Task goal:
What is needed is an exact retyping of the records below, from the first line through the line that contains "vidaXL 2-osobowa sofa, winna".

Short web captions
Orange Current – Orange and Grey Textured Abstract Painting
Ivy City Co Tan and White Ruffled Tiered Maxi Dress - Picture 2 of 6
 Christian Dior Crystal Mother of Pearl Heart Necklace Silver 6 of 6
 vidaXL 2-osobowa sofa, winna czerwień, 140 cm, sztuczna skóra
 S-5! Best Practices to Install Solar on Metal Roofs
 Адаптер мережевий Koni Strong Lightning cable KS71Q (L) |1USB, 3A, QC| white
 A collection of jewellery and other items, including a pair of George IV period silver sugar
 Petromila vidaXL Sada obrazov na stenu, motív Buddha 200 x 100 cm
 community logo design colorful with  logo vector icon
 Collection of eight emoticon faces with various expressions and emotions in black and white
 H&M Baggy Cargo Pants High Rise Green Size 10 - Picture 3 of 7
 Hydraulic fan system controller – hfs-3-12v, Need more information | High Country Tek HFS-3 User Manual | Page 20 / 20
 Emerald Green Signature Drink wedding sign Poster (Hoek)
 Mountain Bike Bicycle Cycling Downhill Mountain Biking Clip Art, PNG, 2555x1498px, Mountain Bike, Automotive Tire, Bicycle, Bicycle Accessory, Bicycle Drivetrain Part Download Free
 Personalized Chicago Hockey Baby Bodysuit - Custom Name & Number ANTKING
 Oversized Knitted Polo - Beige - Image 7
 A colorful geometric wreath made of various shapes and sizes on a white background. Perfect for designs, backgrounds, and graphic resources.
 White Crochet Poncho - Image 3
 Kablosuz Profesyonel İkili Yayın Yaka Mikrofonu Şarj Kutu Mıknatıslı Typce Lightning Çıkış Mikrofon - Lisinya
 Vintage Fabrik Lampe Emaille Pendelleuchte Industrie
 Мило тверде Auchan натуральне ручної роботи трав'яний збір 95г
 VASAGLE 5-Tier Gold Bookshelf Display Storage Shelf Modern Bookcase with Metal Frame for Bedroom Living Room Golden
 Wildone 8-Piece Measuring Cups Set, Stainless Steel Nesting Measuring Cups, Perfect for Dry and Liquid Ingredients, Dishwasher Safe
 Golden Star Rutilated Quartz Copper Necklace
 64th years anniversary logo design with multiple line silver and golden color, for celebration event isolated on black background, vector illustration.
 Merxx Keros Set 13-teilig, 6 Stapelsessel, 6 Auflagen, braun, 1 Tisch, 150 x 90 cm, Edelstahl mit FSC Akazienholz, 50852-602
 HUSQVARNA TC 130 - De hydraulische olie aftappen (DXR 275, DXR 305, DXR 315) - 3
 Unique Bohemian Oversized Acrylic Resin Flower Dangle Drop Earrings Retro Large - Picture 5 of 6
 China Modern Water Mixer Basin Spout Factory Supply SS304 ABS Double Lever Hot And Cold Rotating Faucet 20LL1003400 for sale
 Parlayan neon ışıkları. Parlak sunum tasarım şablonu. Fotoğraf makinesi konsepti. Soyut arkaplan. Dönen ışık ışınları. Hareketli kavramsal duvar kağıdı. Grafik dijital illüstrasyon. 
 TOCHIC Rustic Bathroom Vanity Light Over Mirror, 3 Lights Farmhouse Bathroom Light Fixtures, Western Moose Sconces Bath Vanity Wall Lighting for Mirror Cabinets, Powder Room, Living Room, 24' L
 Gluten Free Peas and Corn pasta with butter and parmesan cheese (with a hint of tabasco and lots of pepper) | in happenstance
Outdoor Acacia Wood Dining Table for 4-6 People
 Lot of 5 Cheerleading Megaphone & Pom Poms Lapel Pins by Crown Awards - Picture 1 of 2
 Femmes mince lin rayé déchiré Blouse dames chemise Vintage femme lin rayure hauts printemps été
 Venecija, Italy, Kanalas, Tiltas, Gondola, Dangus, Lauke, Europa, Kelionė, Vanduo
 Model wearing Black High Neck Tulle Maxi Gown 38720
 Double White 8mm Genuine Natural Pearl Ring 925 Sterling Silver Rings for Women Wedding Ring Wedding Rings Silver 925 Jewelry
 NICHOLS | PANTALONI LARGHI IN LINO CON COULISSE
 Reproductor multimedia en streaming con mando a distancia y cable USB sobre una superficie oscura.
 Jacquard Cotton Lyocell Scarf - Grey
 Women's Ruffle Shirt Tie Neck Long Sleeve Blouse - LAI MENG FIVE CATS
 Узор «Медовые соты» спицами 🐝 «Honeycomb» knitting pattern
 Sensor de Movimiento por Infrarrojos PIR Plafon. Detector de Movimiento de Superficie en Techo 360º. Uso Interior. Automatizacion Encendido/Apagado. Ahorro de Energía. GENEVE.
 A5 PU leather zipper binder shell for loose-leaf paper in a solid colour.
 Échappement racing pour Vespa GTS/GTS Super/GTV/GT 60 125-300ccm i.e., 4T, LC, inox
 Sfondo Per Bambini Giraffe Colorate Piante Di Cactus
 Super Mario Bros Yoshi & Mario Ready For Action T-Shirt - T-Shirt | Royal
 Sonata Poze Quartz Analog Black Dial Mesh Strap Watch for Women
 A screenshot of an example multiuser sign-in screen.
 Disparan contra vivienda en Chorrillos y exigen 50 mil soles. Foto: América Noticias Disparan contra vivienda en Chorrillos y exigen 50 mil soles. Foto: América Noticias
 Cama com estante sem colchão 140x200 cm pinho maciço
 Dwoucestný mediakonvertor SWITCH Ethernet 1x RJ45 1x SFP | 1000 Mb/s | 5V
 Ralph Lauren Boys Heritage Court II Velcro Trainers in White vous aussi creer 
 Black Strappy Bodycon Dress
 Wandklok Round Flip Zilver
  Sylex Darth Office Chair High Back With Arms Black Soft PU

Answer:
Orange Current – Orange and Grey Textured Abstract Painting
Ivy City Co Tan and White Ruffled Tiered Maxi Dress - Picture 2 of 6
 Christian Dior Crystal Mother of Pearl Heart Necklace Silver 6 of 6
 vidaXL 2-osobowa sofa, winna czerwień, 140 cm, sztuczna skóra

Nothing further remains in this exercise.